Documentation blocks are a good thing though, no matter how small the method. Means you can understand an API or purpose of a class without even looking at the code to figure out what it's trying to do. Means nice web manuals basically.
Documentation is static, it cannot be compiled and gets out of date pretty fast (unless you are in a vertical hierarchy where five people need to accept a change before you are allowed to checkout and commit a one-line modification).
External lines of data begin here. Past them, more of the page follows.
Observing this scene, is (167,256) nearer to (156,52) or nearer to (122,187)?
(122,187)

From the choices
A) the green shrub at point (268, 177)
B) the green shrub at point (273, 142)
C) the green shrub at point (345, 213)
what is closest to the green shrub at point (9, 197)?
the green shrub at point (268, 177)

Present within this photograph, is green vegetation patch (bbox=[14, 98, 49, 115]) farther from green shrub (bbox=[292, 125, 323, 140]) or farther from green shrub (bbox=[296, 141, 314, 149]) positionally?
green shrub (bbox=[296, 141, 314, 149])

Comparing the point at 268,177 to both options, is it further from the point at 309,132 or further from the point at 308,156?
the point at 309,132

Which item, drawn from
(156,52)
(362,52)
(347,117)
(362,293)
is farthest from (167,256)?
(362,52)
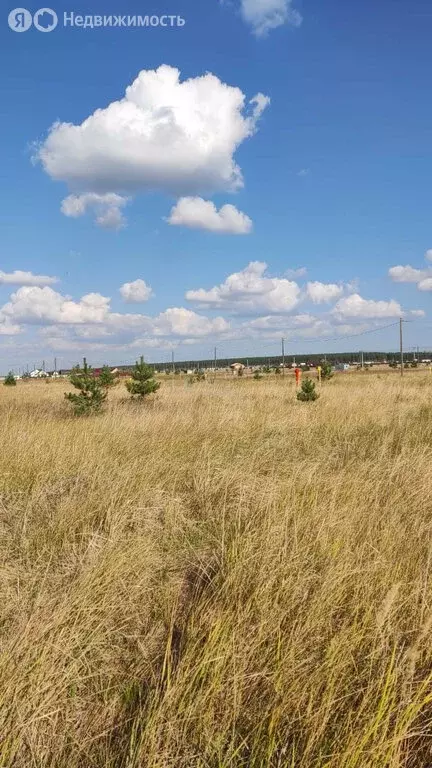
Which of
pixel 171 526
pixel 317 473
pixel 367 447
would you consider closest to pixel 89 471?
pixel 171 526

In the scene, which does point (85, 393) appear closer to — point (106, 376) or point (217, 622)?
point (106, 376)

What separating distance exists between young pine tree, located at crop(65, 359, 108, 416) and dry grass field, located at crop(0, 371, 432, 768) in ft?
25.8

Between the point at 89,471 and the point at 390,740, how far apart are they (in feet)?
12.8

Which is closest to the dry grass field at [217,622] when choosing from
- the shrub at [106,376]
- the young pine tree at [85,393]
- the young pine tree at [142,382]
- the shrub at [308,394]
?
the young pine tree at [85,393]

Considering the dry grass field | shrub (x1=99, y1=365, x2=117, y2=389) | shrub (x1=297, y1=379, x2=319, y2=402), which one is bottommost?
the dry grass field

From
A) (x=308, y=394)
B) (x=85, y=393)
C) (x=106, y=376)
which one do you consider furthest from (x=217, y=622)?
(x=106, y=376)

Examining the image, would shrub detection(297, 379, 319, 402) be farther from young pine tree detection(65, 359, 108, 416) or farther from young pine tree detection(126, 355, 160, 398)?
young pine tree detection(65, 359, 108, 416)

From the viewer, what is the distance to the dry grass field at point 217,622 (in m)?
1.65

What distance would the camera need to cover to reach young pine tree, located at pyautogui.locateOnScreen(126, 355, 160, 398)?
648 inches

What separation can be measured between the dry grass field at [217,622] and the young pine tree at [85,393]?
785 cm

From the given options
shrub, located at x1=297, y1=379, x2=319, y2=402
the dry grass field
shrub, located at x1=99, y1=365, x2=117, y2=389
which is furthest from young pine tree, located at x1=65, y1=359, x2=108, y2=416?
the dry grass field

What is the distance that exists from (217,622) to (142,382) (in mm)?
15038

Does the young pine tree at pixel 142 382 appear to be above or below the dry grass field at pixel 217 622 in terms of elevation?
above

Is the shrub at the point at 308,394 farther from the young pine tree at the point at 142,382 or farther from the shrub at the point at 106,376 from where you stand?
the shrub at the point at 106,376
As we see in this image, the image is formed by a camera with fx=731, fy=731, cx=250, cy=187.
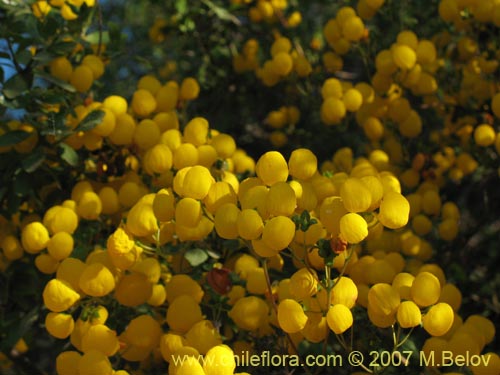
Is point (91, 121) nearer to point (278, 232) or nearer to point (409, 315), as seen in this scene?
point (278, 232)

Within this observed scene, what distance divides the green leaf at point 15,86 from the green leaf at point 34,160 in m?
0.16

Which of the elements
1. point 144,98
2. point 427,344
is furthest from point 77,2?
point 427,344

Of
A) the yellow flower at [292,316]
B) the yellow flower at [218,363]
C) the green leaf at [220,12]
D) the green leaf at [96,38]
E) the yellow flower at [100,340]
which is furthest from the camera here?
the green leaf at [220,12]

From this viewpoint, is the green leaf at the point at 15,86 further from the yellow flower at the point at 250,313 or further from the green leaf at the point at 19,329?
the yellow flower at the point at 250,313

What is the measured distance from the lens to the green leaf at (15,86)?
1991 millimetres

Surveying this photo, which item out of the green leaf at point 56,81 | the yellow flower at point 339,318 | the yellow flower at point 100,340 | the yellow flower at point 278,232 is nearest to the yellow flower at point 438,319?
the yellow flower at point 339,318

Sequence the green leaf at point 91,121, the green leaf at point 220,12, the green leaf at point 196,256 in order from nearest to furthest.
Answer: the green leaf at point 196,256 → the green leaf at point 91,121 → the green leaf at point 220,12

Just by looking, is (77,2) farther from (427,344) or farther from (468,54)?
(427,344)

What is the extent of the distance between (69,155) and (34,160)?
99 mm

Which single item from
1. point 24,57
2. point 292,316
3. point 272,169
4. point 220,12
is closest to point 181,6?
point 220,12

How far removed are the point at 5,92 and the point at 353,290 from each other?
1.12 m

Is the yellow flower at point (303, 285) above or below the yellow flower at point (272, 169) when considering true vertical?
below

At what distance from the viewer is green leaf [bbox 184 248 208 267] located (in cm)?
170

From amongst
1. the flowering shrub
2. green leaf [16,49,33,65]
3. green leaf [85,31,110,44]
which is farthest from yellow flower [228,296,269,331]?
green leaf [85,31,110,44]
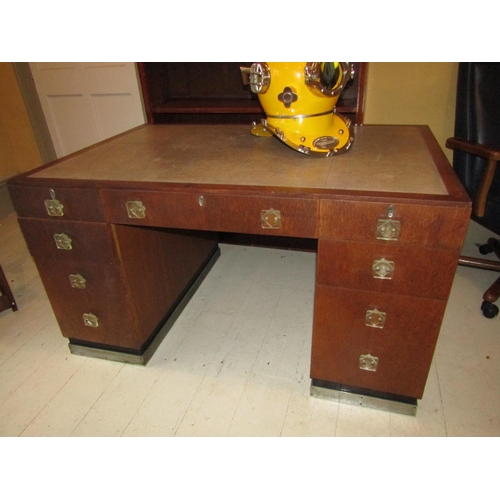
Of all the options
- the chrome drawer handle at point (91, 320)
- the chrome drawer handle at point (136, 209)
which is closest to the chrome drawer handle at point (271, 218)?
the chrome drawer handle at point (136, 209)

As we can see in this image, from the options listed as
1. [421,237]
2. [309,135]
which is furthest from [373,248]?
[309,135]

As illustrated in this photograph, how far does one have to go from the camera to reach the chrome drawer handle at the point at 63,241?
1197 mm

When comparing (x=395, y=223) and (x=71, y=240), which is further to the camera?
(x=71, y=240)

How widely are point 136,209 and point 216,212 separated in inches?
9.7

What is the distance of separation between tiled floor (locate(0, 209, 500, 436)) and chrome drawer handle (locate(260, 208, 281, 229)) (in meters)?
0.62

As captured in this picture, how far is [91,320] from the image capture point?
1352mm

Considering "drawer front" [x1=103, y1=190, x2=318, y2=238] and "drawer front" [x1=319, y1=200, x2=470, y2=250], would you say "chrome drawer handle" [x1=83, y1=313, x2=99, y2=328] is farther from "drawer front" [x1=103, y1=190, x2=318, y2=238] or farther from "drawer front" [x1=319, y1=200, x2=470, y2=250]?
"drawer front" [x1=319, y1=200, x2=470, y2=250]

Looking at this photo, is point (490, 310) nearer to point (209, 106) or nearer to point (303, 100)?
point (303, 100)

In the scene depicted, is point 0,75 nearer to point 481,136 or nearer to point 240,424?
point 240,424

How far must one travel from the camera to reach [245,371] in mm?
1369

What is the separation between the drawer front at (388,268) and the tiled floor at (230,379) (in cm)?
48

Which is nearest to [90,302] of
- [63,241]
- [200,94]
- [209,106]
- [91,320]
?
[91,320]

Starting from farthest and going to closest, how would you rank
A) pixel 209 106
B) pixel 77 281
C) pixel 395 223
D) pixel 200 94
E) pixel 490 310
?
1. pixel 200 94
2. pixel 209 106
3. pixel 490 310
4. pixel 77 281
5. pixel 395 223

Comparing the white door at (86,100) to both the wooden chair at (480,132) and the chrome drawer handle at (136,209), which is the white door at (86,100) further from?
the wooden chair at (480,132)
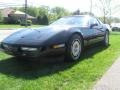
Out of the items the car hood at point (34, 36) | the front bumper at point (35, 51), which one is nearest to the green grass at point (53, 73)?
the front bumper at point (35, 51)

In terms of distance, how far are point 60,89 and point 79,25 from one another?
3.18 metres

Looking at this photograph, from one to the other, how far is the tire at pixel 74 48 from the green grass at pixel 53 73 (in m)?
0.15

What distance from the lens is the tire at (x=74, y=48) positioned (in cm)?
605

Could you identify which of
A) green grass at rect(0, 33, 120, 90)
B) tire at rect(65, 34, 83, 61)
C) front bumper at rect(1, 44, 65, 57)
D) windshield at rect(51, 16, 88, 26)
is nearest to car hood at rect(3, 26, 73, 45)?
front bumper at rect(1, 44, 65, 57)

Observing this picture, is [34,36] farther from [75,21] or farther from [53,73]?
[75,21]

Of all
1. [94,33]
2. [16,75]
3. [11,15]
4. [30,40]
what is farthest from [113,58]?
[11,15]

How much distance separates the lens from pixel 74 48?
20.7 ft

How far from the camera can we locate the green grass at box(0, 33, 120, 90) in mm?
4367

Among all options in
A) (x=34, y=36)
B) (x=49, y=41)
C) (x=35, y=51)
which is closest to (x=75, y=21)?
(x=34, y=36)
With a good method name and good argument names you can understand what the method does, and if you can't the method is probably too large still for its own good.
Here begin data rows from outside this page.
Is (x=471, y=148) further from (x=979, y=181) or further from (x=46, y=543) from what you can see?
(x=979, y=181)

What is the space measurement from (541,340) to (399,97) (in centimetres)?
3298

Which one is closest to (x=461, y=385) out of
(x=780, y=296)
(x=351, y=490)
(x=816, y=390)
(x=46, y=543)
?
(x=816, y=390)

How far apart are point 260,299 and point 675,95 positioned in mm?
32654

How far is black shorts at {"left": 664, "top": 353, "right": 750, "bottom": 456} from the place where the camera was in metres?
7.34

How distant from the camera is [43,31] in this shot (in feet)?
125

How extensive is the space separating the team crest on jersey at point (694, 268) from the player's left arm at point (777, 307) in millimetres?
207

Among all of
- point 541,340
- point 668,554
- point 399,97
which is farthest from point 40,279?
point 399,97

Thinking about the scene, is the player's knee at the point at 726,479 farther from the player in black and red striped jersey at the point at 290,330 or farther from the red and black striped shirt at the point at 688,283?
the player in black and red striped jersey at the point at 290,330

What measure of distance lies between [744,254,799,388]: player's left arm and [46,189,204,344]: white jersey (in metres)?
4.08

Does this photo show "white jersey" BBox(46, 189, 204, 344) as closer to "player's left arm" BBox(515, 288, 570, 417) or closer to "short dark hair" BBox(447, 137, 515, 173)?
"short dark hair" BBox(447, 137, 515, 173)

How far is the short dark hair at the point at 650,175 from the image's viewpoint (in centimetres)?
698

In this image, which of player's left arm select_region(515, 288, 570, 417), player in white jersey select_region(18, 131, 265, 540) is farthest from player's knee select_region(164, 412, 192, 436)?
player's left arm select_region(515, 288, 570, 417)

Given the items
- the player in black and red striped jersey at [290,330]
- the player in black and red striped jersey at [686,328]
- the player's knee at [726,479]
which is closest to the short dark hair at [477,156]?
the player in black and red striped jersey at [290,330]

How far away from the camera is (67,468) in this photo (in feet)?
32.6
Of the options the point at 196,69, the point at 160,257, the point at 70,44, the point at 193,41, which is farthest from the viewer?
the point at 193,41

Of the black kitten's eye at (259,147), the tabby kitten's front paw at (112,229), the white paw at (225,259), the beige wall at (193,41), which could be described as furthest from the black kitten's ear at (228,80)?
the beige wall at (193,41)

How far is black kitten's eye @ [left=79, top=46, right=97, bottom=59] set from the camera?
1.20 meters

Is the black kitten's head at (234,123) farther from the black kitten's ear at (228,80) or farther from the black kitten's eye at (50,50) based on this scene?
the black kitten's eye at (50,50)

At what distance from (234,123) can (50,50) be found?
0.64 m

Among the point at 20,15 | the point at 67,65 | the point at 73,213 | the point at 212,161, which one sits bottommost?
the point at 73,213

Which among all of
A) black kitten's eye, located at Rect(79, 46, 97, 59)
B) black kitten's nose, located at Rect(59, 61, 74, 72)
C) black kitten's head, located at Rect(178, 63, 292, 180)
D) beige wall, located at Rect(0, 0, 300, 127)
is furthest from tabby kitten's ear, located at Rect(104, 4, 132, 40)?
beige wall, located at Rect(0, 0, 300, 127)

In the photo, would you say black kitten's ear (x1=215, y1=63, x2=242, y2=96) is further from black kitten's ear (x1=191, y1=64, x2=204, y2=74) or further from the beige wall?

Personal opinion but it's far better to have a set of unit tests working as a live documentation which can be compiled and executed (for example, having a
BlowfishEngineReleasesSboxTables_WhenDestroyed method or a
GivenABlowfishEngine_WhenDestroyed_ThenReleasesSboxTables if you are into
BDD, or naming the test class as
BlowfishEngineTests or
BlowfishEngineUnitTests,
BlowfishEngineShould or my favorite,
BlowfishEngineMust with the method just called
ReleaseSboxTables_WhenDestroyed). This way the documentation exists in the class and method names, like
BlowfishEngineMust.ReleaseSboxTables_WhenDestroyed,
BlowfishEngineMust.AllocateSboxTables_WhenCreated,
BlowfishEngineMust.ThrowException_WhenKeyIsInvalid,
BlowfishEngineMust.ReturnEmptyArray_WhenNoMatchesAreAvailable, etc, etc. And then you immediately know when the contract between the method name (or "documentation") and the compiled code is broken.
Mind you, this is 1996 code so I understand why every single method including empty, constructors and destructors are commented but I would think most companies are already past that. I think it's better to have a readable code where you know what it is doing than having to read the documentation and then check the code to see if it's still doing what the comment says it does.